Job – Find each of the lines below that contains the string "instances", and copy those lines out in full.

Entries supplied –
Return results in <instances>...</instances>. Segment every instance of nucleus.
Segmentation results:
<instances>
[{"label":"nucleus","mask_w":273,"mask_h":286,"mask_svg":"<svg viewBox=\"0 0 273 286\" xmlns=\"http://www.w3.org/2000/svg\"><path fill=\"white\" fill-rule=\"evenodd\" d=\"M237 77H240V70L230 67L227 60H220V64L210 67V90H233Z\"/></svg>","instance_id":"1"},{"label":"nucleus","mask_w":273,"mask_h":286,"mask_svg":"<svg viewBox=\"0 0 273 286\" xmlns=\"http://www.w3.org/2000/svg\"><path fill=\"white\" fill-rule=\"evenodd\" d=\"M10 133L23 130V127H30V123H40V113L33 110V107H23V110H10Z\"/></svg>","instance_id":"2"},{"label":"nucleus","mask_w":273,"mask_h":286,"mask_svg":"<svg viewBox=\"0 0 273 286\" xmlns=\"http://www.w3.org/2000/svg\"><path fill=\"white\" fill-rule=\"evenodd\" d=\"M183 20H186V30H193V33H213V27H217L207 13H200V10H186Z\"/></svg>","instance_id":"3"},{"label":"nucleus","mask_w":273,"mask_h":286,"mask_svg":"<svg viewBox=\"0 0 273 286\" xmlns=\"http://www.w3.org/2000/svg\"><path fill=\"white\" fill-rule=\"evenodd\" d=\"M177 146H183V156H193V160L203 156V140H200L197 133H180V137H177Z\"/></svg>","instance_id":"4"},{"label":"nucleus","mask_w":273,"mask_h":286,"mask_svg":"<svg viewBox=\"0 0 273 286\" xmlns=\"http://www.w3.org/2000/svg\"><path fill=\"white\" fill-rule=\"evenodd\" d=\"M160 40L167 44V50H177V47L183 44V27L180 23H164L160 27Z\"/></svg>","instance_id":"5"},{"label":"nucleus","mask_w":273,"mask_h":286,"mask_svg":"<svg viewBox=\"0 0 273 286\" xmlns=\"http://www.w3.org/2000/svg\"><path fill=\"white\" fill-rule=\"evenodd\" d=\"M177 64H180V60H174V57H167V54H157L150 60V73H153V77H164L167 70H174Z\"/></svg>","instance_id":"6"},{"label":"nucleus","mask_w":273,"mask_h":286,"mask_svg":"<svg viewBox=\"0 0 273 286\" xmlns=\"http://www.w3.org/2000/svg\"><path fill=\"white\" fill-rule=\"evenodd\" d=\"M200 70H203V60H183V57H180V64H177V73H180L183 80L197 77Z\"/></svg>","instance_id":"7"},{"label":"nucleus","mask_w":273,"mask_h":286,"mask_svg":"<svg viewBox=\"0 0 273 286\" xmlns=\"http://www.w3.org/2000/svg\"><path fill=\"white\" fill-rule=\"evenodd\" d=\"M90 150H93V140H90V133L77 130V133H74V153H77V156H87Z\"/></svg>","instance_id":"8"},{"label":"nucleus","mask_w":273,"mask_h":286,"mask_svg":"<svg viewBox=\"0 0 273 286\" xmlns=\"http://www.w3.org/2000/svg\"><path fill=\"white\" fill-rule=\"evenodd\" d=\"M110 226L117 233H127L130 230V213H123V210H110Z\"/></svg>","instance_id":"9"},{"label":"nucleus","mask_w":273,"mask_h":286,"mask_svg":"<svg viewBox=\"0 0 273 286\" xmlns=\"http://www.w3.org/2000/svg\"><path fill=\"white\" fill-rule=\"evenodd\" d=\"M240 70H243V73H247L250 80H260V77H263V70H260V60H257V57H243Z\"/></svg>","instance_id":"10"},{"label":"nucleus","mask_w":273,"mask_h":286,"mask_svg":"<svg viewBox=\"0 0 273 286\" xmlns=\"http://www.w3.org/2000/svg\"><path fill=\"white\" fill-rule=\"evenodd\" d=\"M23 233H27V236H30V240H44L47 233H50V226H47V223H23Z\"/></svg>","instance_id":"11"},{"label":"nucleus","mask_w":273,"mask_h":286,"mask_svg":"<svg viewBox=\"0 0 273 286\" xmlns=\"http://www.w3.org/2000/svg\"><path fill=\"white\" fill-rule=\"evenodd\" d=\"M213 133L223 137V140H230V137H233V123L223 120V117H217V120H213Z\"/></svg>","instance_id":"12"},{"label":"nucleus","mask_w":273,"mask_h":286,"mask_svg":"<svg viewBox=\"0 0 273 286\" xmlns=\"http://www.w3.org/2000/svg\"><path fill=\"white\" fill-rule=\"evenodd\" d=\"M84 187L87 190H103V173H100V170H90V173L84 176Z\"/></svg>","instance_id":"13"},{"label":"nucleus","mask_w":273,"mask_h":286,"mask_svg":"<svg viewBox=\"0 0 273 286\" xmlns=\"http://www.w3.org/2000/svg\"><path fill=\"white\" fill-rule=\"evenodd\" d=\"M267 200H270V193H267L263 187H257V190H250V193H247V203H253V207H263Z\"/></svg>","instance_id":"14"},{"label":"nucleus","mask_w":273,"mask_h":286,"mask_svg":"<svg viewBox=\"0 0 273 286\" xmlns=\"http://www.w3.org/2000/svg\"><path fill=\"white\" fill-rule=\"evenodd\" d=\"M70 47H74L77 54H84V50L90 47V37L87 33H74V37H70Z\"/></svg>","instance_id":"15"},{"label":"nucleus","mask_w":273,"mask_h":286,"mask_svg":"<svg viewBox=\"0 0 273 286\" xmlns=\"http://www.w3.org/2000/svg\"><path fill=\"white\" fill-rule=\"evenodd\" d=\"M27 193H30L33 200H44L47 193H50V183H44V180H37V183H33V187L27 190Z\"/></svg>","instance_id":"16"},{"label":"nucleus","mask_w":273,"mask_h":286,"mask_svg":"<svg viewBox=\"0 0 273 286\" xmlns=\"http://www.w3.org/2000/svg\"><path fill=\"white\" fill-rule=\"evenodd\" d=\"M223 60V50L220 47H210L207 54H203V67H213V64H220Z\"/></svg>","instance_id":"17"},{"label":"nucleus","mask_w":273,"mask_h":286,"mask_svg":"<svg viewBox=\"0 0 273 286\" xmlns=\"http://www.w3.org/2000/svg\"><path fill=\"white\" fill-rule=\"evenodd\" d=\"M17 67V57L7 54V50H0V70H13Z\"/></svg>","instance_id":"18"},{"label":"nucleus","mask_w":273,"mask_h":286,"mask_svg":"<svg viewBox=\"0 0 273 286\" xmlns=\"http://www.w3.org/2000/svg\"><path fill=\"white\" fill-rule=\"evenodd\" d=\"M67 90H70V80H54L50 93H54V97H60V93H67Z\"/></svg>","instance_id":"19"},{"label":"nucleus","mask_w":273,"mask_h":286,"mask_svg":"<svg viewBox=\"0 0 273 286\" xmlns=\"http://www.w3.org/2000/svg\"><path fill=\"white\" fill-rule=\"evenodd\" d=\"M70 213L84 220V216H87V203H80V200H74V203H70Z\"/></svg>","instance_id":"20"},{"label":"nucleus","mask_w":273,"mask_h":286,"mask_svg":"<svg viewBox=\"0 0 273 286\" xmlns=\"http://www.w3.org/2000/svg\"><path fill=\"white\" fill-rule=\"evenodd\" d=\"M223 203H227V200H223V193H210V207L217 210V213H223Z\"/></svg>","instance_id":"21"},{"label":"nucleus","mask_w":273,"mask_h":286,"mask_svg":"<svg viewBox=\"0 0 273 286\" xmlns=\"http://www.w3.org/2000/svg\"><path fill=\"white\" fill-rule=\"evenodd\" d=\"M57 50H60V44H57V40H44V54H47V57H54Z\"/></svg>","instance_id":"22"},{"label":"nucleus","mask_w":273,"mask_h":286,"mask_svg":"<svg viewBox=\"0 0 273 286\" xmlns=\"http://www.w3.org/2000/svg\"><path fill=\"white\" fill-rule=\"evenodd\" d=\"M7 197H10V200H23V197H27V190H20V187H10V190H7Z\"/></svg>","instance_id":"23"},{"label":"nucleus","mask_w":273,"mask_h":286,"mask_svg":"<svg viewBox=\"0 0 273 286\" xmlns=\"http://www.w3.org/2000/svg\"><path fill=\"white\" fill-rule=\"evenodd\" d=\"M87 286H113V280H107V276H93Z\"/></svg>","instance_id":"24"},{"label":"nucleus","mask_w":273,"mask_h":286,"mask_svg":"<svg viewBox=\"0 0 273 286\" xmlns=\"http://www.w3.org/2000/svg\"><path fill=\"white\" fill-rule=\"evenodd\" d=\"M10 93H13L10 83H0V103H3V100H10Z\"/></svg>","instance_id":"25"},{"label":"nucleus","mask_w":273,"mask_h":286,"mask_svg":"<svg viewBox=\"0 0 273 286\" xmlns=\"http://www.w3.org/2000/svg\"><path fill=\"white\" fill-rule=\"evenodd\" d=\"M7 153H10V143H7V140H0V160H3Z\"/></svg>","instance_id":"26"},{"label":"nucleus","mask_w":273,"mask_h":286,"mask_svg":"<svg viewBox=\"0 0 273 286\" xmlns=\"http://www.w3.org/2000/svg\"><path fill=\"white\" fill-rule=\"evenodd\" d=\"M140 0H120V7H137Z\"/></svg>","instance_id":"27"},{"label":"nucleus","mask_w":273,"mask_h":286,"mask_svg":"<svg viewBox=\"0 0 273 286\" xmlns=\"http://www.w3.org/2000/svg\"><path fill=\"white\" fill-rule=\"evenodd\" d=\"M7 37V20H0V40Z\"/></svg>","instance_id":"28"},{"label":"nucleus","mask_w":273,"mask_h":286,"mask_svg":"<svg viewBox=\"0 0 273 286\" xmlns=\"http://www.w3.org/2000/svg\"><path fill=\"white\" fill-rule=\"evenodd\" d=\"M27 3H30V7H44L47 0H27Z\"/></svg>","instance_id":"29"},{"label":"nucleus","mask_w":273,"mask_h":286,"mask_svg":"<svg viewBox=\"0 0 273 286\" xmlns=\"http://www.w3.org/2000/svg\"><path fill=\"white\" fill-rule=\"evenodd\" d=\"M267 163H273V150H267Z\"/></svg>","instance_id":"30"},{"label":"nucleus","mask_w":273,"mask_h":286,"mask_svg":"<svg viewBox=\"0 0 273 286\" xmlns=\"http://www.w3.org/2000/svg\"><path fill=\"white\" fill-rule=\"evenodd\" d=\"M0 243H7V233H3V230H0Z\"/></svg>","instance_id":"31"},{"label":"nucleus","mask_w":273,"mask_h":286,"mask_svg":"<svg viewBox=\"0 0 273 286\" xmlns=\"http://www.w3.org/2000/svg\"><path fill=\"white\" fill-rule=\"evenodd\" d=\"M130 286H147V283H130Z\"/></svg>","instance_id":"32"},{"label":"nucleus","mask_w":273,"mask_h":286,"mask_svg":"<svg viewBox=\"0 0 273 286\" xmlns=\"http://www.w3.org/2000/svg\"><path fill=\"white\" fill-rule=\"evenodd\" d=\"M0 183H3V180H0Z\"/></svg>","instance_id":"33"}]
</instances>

Written solution –
Return results in <instances>...</instances>. Segment every instance of nucleus.
<instances>
</instances>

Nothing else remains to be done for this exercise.